_WHAT THE EXERCISE ASKS_
Please return every line in the following data that includes the string "noisy".

_DATA FOR THIS TASK_
§

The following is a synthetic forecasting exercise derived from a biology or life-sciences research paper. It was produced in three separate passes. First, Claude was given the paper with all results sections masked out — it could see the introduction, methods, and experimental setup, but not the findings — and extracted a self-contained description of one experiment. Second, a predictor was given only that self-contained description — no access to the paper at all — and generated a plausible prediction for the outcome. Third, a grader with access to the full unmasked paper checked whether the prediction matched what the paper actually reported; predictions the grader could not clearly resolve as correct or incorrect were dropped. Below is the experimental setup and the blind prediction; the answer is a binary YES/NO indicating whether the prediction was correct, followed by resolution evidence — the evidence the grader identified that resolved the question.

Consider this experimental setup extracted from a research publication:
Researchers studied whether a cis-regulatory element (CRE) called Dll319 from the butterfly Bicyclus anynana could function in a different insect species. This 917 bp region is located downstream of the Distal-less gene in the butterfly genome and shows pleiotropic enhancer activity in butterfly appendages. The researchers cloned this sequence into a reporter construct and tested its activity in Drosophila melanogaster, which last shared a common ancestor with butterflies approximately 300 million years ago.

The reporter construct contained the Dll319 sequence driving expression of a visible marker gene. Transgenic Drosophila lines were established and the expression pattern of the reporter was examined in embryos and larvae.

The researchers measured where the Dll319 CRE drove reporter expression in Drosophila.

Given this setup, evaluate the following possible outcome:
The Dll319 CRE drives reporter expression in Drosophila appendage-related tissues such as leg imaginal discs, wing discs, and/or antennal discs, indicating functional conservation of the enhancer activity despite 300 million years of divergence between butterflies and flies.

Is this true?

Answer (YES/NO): YES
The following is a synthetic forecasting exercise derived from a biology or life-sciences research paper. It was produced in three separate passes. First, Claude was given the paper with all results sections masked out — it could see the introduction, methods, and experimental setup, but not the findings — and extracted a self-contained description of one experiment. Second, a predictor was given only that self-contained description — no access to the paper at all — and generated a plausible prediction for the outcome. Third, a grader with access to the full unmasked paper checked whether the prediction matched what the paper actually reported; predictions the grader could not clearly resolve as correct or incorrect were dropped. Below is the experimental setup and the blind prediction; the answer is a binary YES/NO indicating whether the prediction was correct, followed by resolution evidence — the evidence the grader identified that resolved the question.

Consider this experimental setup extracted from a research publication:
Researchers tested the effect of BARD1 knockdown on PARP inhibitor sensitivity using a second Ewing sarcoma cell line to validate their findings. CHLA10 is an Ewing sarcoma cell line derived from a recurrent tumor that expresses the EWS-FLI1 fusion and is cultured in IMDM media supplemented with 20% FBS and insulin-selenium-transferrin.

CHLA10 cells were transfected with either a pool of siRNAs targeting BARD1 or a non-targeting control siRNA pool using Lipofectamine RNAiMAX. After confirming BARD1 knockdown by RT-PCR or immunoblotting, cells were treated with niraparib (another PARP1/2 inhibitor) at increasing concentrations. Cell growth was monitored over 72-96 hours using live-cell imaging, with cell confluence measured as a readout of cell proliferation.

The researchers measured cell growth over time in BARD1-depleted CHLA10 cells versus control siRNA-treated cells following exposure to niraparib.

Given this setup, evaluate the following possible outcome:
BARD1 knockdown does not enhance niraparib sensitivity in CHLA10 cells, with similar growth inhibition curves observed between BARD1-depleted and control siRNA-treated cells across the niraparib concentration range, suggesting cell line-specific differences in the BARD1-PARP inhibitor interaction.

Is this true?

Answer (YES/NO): NO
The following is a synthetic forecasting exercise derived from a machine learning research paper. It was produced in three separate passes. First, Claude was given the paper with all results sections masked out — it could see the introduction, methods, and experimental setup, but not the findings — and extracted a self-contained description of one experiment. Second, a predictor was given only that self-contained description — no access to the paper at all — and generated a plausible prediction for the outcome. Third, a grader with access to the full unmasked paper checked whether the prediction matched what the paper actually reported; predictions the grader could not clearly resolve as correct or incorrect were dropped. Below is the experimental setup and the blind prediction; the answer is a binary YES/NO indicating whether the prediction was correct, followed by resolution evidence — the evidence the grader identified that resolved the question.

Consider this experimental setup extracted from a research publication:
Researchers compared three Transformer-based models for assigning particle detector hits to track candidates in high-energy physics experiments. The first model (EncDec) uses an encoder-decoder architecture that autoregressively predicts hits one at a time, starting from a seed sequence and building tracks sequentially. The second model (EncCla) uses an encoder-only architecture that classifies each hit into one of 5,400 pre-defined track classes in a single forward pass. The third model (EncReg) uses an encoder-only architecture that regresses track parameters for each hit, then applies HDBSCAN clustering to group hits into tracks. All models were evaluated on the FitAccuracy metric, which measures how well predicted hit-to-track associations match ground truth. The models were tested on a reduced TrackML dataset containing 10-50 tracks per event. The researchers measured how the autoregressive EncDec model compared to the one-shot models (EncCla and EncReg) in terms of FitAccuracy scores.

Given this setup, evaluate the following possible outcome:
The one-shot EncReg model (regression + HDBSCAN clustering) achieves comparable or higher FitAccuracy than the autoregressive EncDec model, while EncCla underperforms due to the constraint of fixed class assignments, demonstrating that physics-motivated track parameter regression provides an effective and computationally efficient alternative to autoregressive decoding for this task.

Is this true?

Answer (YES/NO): NO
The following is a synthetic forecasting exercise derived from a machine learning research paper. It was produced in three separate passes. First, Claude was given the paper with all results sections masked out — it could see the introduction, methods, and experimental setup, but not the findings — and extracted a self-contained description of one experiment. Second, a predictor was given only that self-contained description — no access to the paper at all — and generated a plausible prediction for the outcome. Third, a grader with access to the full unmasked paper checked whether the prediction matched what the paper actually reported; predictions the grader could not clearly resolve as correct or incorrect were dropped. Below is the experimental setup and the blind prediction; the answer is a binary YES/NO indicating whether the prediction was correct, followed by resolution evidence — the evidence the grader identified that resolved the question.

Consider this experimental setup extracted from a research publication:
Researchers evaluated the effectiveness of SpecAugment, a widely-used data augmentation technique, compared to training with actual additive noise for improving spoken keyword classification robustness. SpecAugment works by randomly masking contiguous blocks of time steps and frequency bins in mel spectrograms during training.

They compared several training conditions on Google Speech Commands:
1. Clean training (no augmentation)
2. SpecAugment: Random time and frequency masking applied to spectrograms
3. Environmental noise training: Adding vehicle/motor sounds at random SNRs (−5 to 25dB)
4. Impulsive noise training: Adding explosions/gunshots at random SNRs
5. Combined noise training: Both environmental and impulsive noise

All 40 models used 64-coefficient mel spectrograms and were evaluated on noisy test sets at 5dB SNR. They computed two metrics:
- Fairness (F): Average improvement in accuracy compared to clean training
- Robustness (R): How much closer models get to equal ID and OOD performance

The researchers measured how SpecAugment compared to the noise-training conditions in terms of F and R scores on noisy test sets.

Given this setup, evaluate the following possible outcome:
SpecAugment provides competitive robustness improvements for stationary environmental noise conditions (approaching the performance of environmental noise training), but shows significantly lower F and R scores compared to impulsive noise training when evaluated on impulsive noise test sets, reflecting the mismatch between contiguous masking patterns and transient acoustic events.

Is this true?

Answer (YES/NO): NO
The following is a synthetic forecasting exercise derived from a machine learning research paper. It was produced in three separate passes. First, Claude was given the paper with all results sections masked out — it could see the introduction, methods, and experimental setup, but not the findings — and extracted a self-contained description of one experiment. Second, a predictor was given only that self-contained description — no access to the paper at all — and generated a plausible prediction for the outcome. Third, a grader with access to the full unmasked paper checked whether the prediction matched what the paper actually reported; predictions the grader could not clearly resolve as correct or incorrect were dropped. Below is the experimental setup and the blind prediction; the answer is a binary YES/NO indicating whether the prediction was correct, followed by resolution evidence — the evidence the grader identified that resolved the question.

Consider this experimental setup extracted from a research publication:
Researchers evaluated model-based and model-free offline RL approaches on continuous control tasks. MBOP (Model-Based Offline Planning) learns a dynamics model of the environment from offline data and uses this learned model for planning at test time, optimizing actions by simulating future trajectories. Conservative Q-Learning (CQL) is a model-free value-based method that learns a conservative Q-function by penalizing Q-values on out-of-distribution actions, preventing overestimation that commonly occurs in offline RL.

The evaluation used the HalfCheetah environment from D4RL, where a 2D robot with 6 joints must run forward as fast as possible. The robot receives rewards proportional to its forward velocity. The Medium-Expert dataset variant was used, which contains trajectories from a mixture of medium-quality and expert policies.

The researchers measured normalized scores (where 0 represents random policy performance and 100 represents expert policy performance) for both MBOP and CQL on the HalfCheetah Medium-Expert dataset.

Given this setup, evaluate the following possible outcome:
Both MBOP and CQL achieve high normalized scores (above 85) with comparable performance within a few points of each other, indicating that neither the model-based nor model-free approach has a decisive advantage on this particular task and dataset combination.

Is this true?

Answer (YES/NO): NO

§

_EXERCISE OUTPUT_
All 40 models used 64-coefficient mel spectrograms and were evaluated on noisy test sets at 5dB SNR. They computed two metrics:
The researchers measured how SpecAugment compared to the noise-training conditions in terms of F and R scores on noisy test sets.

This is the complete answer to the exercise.